◆ WHAT YOU HAVE TO DO:
Make an exact copy of each entry, leaving out every picture.

[Stored items]
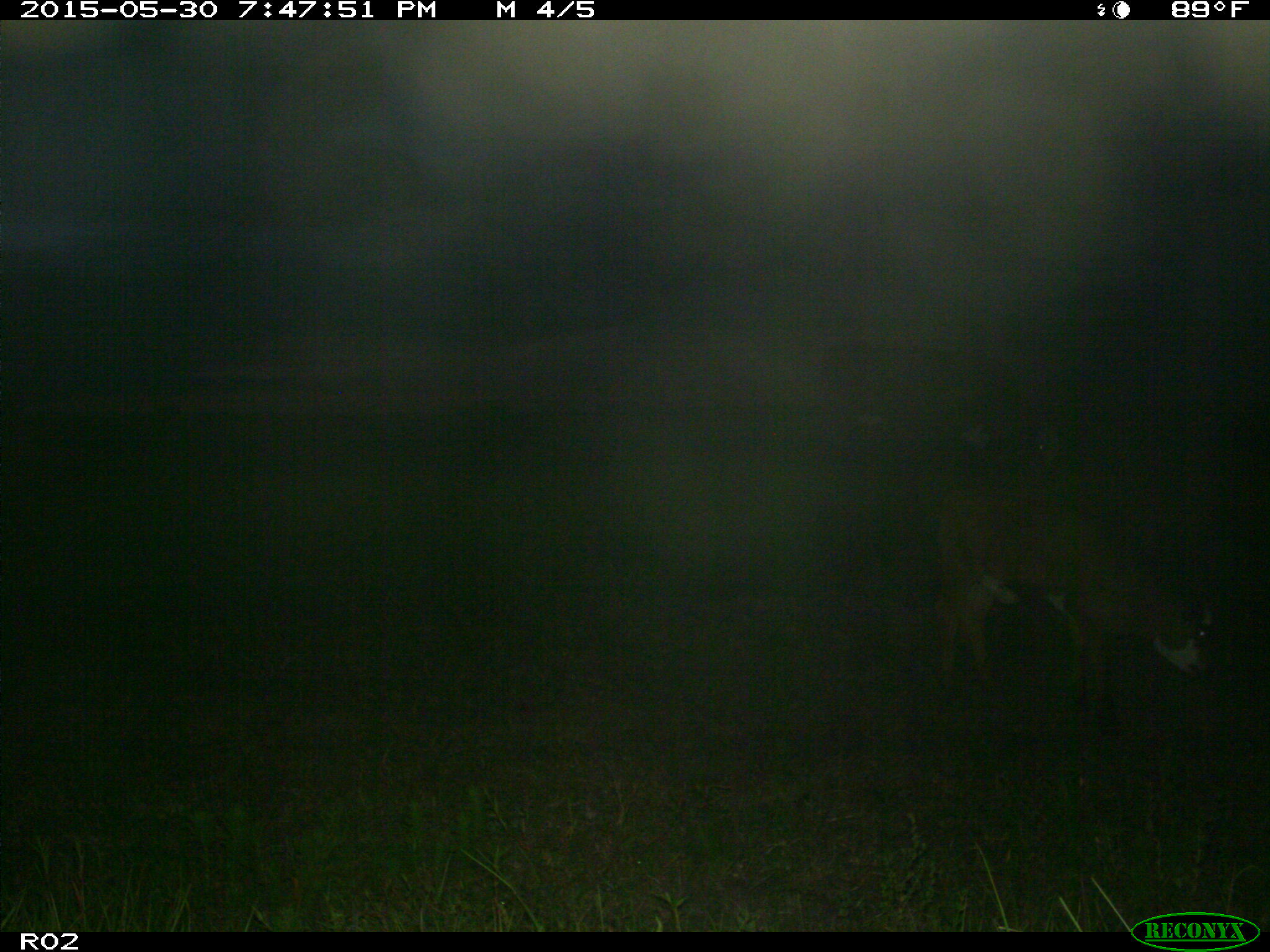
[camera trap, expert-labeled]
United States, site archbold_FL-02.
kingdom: Animalia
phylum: Chordata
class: Mammalia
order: Artiodactyla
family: Bovidae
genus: Bos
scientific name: Bos taurus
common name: domestic cow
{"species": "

◆ REPLY TO THE TASK:
[camera trap, expert-labeled]
United States, site archbold_FL-02.
kingdom: Animalia
phylum: Chordata
class: Mammalia
order: Artiodactyla
family: Bovidae
genus: Bos
scientific name: Bos taurus
common name: domestic cow
{"species": "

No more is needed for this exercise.